Jim Burns focused on the issue of helping parents with spiritual formation and discipleship. Once again, a speaker who had 3 daughters. I suppose I should listen to all of the speakers neutrally, especially knowing how many faults my own speaking is prone to, even though I’ve 3 daughters also. Nevertheless, when one of these people says “My 3 girls”, it’s like they’ve said the magic words, and I listen attentively as if they know the secret knowledge my life will require in the next 20+ years.
Burns reminded us of the “big/macro picture”, that when we focus more on reaching the family, we truly equip ourselves to reach the world….which is made up of naturally replenishing family systems. In all of the fuss about church growth, and “seeker-sensitive” churches, attractive programs targeting youth, college, young adult, singles, etc…we can often lose track that one of the primary foci of the Church is on mentoring parents.
He also emphasized a point we’ve come to realize more and more as parents of infants/toddlers. That the Sunday morning worship service mindset often has little room for kids like ours. They make people uncomfortable, annoyed, and desire to build things like “crying rooms”, and announce from the pulpit reminders that nursery/toddler rooms are provided in case your kids don’t know how to be quiet and sit still like the 70 year olds around them.

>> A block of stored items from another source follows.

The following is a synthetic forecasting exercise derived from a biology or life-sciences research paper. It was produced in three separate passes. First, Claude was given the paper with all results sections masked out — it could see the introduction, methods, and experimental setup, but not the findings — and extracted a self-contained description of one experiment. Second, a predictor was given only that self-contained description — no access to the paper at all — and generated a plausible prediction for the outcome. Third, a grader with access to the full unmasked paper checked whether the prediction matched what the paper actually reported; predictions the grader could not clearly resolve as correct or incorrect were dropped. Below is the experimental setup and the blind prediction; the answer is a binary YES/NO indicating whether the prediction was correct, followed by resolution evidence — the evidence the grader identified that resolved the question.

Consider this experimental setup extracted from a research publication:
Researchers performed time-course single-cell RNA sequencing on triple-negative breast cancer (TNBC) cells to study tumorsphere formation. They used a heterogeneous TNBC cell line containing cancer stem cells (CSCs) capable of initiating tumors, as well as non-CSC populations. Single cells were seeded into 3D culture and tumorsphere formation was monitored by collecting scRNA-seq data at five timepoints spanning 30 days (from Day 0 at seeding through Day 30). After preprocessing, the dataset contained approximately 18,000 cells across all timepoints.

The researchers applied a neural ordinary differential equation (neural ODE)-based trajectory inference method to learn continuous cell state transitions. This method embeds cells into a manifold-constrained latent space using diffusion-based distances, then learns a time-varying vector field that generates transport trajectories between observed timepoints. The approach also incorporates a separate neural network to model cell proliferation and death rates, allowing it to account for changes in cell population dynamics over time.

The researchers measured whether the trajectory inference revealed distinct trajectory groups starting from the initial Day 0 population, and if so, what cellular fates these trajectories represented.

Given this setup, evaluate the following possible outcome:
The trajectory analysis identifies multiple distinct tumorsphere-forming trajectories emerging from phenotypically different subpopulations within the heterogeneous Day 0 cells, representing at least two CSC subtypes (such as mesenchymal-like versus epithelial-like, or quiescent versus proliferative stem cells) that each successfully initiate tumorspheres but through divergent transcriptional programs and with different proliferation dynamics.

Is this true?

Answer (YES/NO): NO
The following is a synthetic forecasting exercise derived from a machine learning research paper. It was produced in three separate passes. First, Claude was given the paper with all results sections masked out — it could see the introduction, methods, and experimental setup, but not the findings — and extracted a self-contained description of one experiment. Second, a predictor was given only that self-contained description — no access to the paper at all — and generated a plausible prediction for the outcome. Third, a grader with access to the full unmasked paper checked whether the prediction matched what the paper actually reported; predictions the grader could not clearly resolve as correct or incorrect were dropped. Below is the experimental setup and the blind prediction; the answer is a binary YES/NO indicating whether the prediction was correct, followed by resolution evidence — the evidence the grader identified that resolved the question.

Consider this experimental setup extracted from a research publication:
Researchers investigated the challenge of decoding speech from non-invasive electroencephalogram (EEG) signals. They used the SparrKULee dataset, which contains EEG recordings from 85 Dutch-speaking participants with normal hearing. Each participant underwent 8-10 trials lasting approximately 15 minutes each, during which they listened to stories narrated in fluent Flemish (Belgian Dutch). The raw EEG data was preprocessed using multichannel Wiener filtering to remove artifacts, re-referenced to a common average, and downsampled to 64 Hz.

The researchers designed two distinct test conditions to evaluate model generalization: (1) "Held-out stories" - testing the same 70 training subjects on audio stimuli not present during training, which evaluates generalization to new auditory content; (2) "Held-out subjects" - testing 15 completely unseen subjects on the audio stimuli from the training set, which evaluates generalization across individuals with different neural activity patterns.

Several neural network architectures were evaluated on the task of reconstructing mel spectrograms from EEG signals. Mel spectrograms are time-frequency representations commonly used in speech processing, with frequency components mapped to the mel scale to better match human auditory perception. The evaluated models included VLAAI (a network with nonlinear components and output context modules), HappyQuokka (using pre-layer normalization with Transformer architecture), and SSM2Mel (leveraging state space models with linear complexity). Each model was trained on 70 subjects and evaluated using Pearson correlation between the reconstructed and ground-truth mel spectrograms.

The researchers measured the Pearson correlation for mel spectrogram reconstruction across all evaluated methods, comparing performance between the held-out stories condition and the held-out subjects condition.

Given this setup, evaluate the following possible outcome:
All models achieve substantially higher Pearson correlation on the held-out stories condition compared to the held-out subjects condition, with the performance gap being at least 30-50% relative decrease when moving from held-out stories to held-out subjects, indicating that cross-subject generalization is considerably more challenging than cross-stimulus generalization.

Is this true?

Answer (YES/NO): NO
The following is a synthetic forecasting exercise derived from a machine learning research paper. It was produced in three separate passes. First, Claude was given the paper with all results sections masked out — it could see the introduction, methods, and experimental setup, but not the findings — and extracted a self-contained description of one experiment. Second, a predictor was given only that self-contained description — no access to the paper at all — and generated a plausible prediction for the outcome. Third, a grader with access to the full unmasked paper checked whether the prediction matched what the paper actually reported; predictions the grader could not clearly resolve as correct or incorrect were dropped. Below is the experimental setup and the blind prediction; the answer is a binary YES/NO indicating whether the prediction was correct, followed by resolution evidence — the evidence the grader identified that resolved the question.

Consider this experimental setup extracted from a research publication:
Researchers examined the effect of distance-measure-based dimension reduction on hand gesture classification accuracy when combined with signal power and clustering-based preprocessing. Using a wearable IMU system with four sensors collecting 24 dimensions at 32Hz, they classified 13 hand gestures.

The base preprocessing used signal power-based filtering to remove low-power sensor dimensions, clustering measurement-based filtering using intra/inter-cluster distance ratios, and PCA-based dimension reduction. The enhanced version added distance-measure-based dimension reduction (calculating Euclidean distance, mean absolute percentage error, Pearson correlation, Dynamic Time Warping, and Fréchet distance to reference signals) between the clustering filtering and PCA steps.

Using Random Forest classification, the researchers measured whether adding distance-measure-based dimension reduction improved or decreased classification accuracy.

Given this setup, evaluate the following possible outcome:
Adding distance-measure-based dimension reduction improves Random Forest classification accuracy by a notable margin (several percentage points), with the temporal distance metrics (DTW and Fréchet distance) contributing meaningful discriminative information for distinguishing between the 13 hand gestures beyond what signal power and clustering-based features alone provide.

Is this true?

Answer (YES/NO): NO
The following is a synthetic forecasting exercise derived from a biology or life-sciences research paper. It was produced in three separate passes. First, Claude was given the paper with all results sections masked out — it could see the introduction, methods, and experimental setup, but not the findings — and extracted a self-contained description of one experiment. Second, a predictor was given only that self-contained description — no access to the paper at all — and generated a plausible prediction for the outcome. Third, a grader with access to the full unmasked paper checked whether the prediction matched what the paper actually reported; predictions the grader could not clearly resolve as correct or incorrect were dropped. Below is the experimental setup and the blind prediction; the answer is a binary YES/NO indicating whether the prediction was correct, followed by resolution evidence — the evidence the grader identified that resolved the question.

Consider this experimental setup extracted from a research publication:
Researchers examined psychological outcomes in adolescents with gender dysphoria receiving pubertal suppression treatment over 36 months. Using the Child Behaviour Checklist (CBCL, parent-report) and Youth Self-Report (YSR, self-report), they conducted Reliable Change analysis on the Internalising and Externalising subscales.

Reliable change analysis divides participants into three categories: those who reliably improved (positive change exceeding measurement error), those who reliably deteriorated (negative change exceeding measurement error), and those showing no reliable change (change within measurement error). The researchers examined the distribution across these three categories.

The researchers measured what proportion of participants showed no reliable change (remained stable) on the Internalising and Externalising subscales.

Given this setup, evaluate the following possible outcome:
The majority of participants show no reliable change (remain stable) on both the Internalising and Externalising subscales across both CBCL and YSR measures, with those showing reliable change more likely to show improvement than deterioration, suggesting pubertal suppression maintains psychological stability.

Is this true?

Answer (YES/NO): NO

To any parents reading at this point who think “Yes! That’s how I feel!”, or a pastor who thinks perhaps we’re guilty of that too often – I would recommend a book that was recommended to use recently. “Parenting in the Pew” talks about how to allow our children to participate in worship on Sunday’s, to the benefit both of our family, and the church family who needs the reminder from Christ in Mark 9:36-37…when we welcome a child, we welcome Jesus. We’ve very thankful/blessed to be part of a worshiping community where this is happening more and more. 🙂
He finished by ringing a few more important alarms, such as reminding pastors and parents in general to ask ourselves the question, “Am I only giving my family my emotional/energy scraps?”, to be caring for our children and our spouses first. He recommended 3 major paradigm shifts:
1. Discipleship BEGINS in the home. We need to facilitate, invite, and encourage this.
2. Teach parents to become “students” of the culture.
3. Our job is to set the pace with our own home/family lives. Integrity/Authenticity, and plenty of margin.
One thought on “Main Session – Jim Burns”
I'll be the first to say, I don't really understand the sentiment of “I can't worship b/c those other kids are being so distracting.”
I understand PARENTS feeling that way–it's one thing to spend most of the service corralling you kids–but I don't get OTHER people feeling/acting that way.
And then turning around and saying “family is so important, blah blah blah.”
I think this stems, in part, from the performance/audience mindset we've been trained in, over the last 10 year.
It also comes from kids not being IN the service much, so as they get older, they don't learn how to sit still and quietly for an hour each week.
That's something my family could use some work on.